シルヴェスター氏は物音が聞こえてくる部屋に向って静かに歩みを進めた。ドタバタと荒らし回っている様子から一人ではない。複数犯のおそれがある。山賊かもしれないが、このまま見す見す放って置くわけにはいかない。
手斧を握りしめ、思いきってドアを開けた。
「……子供?」
室内にいたのは十代半ばの少年と少女だったのだ。少年は薬草を手にし、頭には中折れ帽子を被っている。少女は、木の実を保管している壺を高らかにかかげ上げて、今まさに叩き落さんとしていた。思わぬ犯人の姿に呆気にとられていると、壺は少女の手から離れ、床で、ガシャン!、と割られてしまう。
「何をやってるんだ、お前ら!?」
シルヴェスター氏はすぐさま取り押さえようとしたが、木の実を踏みつけ転んでしまった。少年少女は怒鳴り声で氏の存在に気づいたが、激しく転倒してもがく様を見て、すぐには逃げ出さず、散らばった木の実に混じっていたコバーン硬貨を拾い上げる。
「やっぱりヘソクリは壺に入ってるのね」
「ちぇっ、5コバーンかよ。しけてんな」
捨て台詞を吐いて窓から逃げて行ってしまった……。
結局、その少年少女は隣村でも同様の盗みを働き、窓から出てきたところを不審に思った付近の住民が自警団に通達、取り押さえられる流れとなった。

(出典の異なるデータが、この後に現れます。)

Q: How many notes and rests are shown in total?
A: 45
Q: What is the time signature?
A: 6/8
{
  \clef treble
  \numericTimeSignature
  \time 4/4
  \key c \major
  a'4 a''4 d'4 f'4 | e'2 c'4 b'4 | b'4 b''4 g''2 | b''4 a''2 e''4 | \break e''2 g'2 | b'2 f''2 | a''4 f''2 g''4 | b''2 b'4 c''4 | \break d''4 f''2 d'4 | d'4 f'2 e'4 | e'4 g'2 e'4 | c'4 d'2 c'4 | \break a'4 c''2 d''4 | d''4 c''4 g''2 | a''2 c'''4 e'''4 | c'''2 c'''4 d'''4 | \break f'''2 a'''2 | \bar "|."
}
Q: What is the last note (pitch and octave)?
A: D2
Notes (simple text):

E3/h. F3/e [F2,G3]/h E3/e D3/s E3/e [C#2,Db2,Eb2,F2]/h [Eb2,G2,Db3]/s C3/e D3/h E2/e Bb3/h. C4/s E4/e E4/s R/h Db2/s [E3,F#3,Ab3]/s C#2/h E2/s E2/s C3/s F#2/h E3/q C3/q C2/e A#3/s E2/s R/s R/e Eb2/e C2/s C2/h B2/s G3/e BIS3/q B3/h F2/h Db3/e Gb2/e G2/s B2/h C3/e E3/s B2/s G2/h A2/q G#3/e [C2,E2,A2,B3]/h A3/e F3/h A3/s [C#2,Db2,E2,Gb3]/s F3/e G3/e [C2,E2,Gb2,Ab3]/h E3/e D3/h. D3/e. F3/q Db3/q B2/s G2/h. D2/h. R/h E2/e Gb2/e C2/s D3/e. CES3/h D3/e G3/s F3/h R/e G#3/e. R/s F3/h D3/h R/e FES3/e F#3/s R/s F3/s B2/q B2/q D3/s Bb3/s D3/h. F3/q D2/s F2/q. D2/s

身柄を拘束している自警団の話によれば、ふたりとも《ギニングスター村》の出身で、年齢は14歳になったばかりらしい。
盗みに入った理由を聞いて呆れてしまった。
冒険者になってやろうと村を旅立ったはいいものの、剣も魔法もさっぱりなので、何をすることもできず、あっというまに軍資金が底をつき、生活に困窮して人様の家に侵入、金目の物を盗んでいたのだという。
ダンジョンに入らず民家に押し入ってたと知ったら、親御さんも咽び泣くに違いない。
自警団ではまだまだ余罪があるとして、二名を留置場に監禁し、取り調べを続けている。